By Patrick J. Kennedy & Shawn Coughlin
April 20, 2020 at 5:00 am ET
In January, the Centers for Disease Control and Prevention announced some hopeful news when it reported a slight uptick in U.S. life expectancy following years of decline largely due to historic rates of overdoses and suicides.
Sadly, COVID-19 has the potential to reverse serious progress made in addressing our nation’s mental health and addiction crises — particularly around overdose rates — unless policymakers mitigate the pandemic’s serious effects on behavioral health in the next stimulus package.
Lawmakers must understand mental health care for what it is: an integral part of overall health care. Science shows that mental health affects physical health, and we know whole-person care is critical to longevity. Treating the body and mind separately has cost too many lives already. Unfortunately, our policymakers have followed this old pattern in the recent emergency COVID-19 bills.
For example, Congress has failed to acknowledge that people struggling with mental health and substance use disorders are highly vulnerable to contracting COVID-19, especially because many of them have other co-existing physical health conditions and higher rates of homelessness.
Congress has also failed to consider how social isolation, unemployment, skyrocketing anxiety and extreme disruptions to mental health and addiction treatment and support systems will cause enormous harm to millions of Americans now and in the future.
Meanwhile, calls to suicide prevention hotlines have spiked during the pandemic. What will happen if our unemployment rate hits 32 percent (more than triple the rate of the Great Depression), as Federal Reserve economists have predicted?

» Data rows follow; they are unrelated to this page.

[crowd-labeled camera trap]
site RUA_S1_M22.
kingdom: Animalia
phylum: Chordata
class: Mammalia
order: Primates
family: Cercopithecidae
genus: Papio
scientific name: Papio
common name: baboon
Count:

Despite these indicators and predictions, only 0.02 percent of the latest stimulus package is allotted to address mental health and addiction. We offer practical steps to ensure this latest round of COVID-19 legislation doesn’t repeat that mistake.
First, Congress must designate mental health and addiction treatment providers as essential providers so they have access to personal protection equipment. Behavioral health care providers often don’t have access to PPE because they frequently don’t need this equipment. They also need access to emergency funding to cover huge COVID-related costs, including PPE, temporary shelters for testing at facility entry points and additional telehealth services.
Next, Congress must expand access to telehealth services so patients can receive treatment through their phones and computers, allowing for both audio and video services, given that not all patients have video capabilities. While many governors and state insurance commissioners have mandated that health plans cover telehealth services, their actions don’t apply to self-funded employer-based plans that are not subject to state regulation. More than half of Americans who receive health insurance through their private employer — tens of millions of people — have such plans.
Third, Congress should enhance access to all medications to treat opioid use disorder. For example, Congress must remove restrictions on buprenorphine prescribing. Before the COVID-19 pandemic, only one-third of patients who could benefit from medication-assisted treatment to treat opioid use disorder received such medication. A key barrier has been physicians’ inability to prescribe buprenorphine without obtaining a separate waiver. In the CARES Act, Congress made progress by removing data-sharing barriers for addiction treatment. Now lawmakers must remove the separate waiver and related patient cap, which limit access to MAT.
Additionally, Congress should ensure that Opioid Treatment Program physicians can perform telemedicine evaluations and order methadone, which like buprenorphine treats opioid use disorder, for new patients who are with onsite nurses. A significant number of OTP physicians are over age 60 — the vulnerable age group for COVID-19 — and many are unable to prescribe in person.
Fourth, Congress must eliminate Medicaid’s Institutions for Mental Diseases exclusion and Medicare’s 190-day lifetime limit on inpatient psychiatric treatment. The outdated IMD exclusion prevents adult Medicaid beneficiaries from accessing short-term, acute mental health care in psychiatric hospitals and other residential treatment facilities with more than 16 beds, while the 190-day lifetime limit places an unrealistic and inhumane cap on lifesaving care. No other Medicare specialty inpatient hospital service has this type of arbitrary cap on benefits.
General acute-care hospitals need to ensure their beds are available for potential COVID-19 patients, so the Centers for Medicare & Medicaid Services has allowed these facilities to use psychiatric unit beds for this purpose. So then where will individuals with serious psychiatric conditions receive needed inpatient care?
We know Congress can include these measures in the next stimulus package to ensure COVID-19 does not exacerbate America’s mental health and addiction crises. To do this effectively, policymakers must work to flatten the curve of overdoses and suicides with the same urgency, dedication and funding they have applied to COVID-19 testing and treatment.
Lives depend on it.
Former Rep. Patrick J. Kennedy (D-R.I.) is the founder of The Kennedy Forum and DontDenyMe.org, chair of Mental Health for US, a former member of the President‘s Commission on Combating Drug Addiction and the Opioid Crisis, and author of “A Common Struggle: A Personal Journey Through the Past and Future of Mental Illness and Addiction.” Shawn Coughlin is president and CEO of the National Association for Behavioral Healthcare.